Why Steve Smith Sold the Journal Sentinel
Did debt -- and Smith’s broadcast purchases -- force sale of newspaper?
As I wrote, this is really a buyout of the Journal that is likely to continue the reduction in the paper’s editorial staff. It will now be part of a new newspaper chain, Journal Media Group. As Milwaukee Magazine Pressroom columnist Erik Gunn notes: “Other newspaper chains – Tribune Co. and Gannett among them – have moved to centralized copy desks that serve several papers. That’s saved money, but insiders suggest the editorial results have been mixed at best.”
Meanwhile the role of Journal CEO Steve Smith in this buyout has gotten more scrutiny and it hasn’t been positive. Perhaps the most intriguing has been a column by an anonymous but savvy blogger for Uppity Wisconsin, who argues the impetus for the sale may have been the company’s debt which stood at $208 million by last fall.
The company’s annual report, filed in the fall, shows the debt had risen from $41 million by the end of its 2011 fiscal year to $208 million in its last report.
As I previously reported, the broadcast side of the company was costing less and generating more revenue than the newspaper and Smith, who came from the broadcast side, put great emphasis on trying to buy more TV and radio stations.

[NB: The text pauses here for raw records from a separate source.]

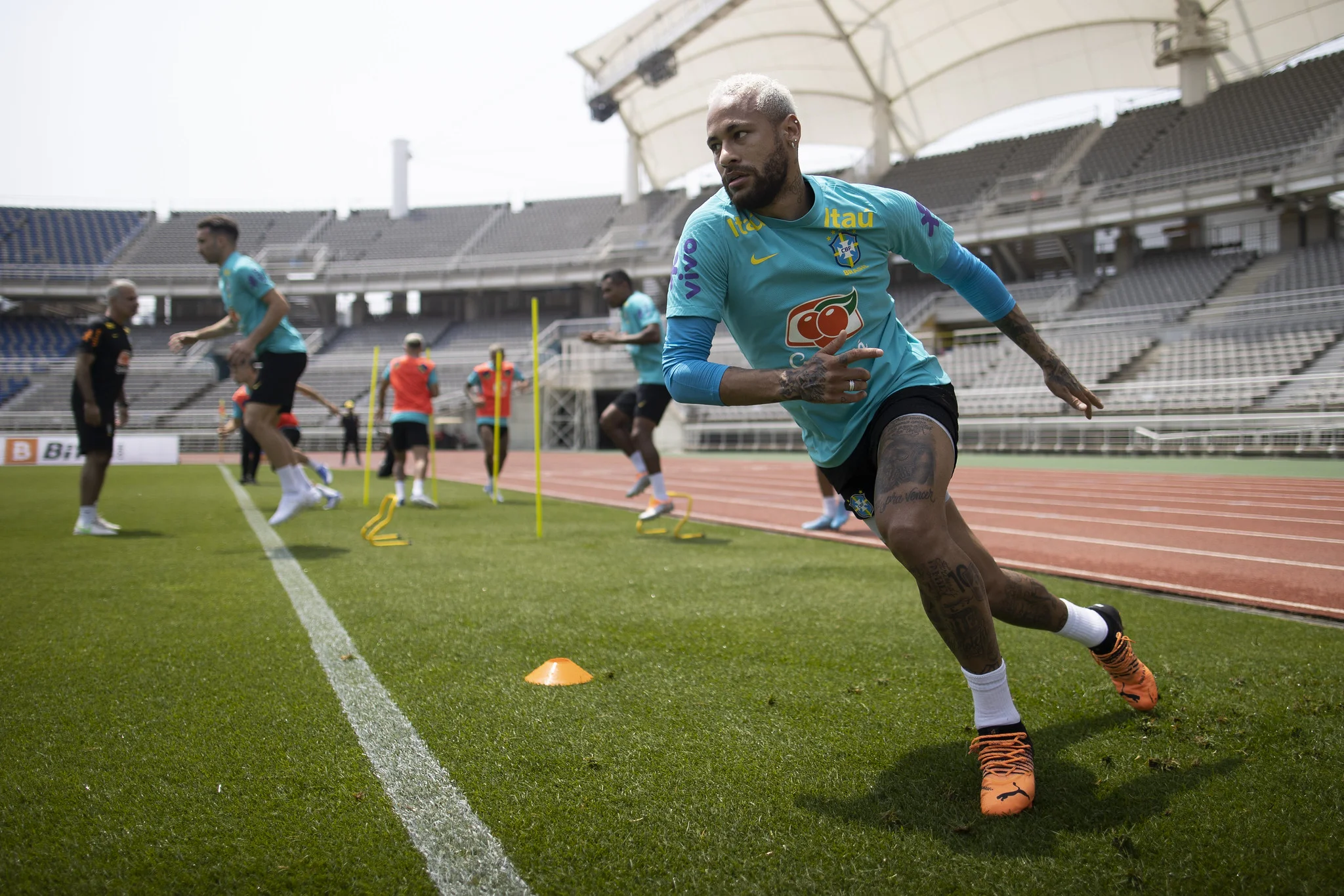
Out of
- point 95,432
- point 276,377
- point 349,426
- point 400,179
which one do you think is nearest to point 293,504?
point 276,377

But Smith continued trying to build that empire. “It’s fair to say that we were putting emphasis on the broadcast side of the business in terms of where we were putting investments,” Smith told Rich Kirchen and the Business Journal.

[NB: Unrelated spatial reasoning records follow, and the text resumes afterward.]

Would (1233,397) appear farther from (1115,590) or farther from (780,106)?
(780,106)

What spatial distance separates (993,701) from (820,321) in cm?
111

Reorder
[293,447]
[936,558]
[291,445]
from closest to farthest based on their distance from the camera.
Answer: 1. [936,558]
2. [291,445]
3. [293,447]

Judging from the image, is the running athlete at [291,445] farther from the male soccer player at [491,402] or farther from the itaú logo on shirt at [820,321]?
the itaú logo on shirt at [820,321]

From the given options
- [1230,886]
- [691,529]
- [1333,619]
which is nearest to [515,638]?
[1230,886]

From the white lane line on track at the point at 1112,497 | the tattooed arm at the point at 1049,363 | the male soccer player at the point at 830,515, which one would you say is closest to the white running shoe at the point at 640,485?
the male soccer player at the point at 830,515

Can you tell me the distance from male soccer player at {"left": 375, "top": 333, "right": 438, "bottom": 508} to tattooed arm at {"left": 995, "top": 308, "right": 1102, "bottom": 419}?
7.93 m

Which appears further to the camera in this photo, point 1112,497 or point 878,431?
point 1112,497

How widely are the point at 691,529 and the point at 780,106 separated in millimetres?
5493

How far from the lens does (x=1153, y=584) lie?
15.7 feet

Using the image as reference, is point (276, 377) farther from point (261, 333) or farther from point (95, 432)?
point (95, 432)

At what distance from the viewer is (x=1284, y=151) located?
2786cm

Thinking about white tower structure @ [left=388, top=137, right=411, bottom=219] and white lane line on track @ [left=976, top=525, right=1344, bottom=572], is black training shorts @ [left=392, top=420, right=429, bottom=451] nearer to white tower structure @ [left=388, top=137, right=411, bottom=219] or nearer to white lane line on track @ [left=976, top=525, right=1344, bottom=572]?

The purchase of more broadcast entities seemed the only way to increase revenue, but also added to debt. “So why do the deal” with Scripps? the Uppity Wisconsin blogger asked. “My guess is that Journal Communications felt compelled to dump some of its debt.”

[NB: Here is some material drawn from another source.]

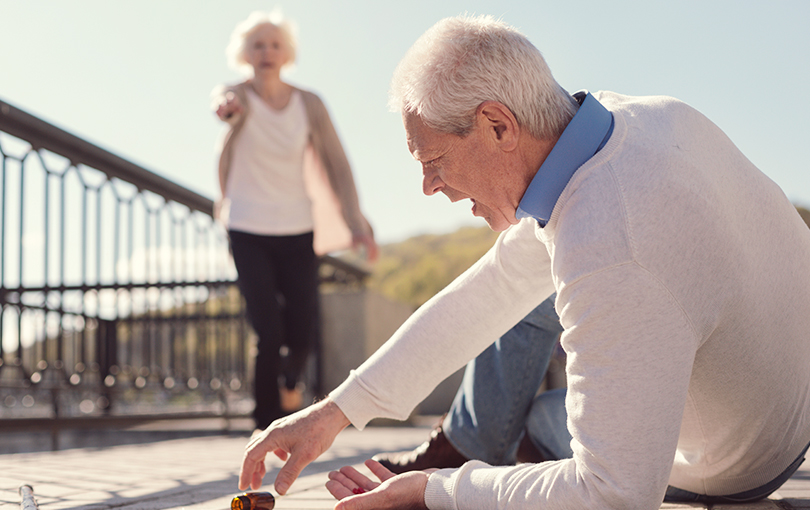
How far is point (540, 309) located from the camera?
6.62ft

Nearly every report about the deal has mentioned that the newly formed newspaper group, Journal Media Group, will have not a dollar of debt. “We said ‘Let’s make sure we give this company the best opportunity to be successful,'” Smith told Kirchen. “Let’s send it out with no debt.”
But the price for that was high, as Smith had “to sell off those treasured TV/radio stations he acquired,” Uppity Wisconsin observes. Scripps got Smith’s entire broadcast empire (with Journal Communications shareholders getting a minority share of Scripps). And Scripps also got a majority of stock in Journal Media Group.
The reality is that Smith’s “acquisition-minded course to make the firm a much bigger multimedia player, mainly buying TV and radio outlets… didn’t go as well as expected on the financial side, except in the case of Smith’s own fortunes,” notes Uppity Wisconsin.
In one year alone, “he took home $2.2 million in compensation, including base salary, bonuses, changes in pension value, various other perks and the value of stock options. Meanwhile, the firm he oversees earned $22.2 million for the year. Yup, that’s right: Smith’s pay was equal to ten percent of the company’s entire net earnings in 2011,” Uppity Wisconsin writes.
“Even as Smith was being rewarded for overseeing a decline in JCI shareholder value and further cuts to the Journal Sentinel’s editorial operations,” the blogger continues, “rank and file employees struggled as they have for years with picayune pay, frozen pensions and work overloads.”
Smith’s final payout will be a golden parachute worth $8.7 million, which is his reward for handing his company over to Scripps.
As Torinus observes, “these kinds of mergers are much more likely to happen when a CEO nears retirement. It’s a final grand stroke, and a juicy departing paycheck for change of control generally accompanies the deal.”